BEGIN Entries provided

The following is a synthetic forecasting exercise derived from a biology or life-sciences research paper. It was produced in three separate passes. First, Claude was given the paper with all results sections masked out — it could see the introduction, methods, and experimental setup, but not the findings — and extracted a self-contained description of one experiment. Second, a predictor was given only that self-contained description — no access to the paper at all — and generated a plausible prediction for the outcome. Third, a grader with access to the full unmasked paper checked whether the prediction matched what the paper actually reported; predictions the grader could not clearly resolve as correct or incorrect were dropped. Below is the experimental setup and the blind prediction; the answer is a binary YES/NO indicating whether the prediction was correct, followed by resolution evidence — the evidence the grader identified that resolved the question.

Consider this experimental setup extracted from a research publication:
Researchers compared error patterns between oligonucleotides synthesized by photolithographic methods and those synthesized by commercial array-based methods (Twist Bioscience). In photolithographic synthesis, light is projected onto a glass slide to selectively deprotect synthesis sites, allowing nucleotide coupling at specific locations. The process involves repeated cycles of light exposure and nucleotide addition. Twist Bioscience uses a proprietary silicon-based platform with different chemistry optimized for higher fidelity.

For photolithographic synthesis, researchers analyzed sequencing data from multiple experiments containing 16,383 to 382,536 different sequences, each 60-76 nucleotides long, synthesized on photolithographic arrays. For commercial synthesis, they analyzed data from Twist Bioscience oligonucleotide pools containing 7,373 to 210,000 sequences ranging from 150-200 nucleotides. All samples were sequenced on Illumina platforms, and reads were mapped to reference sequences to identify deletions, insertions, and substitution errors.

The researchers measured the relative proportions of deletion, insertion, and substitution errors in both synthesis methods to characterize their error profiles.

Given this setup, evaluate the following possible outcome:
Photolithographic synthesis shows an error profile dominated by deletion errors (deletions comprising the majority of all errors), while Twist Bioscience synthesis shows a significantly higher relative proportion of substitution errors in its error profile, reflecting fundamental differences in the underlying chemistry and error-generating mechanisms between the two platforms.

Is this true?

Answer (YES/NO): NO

END Entries provided

● **Exercise**
Among the lines of these entries, find those that contain "between". Give their number and nothing else.

● **Answer section**
2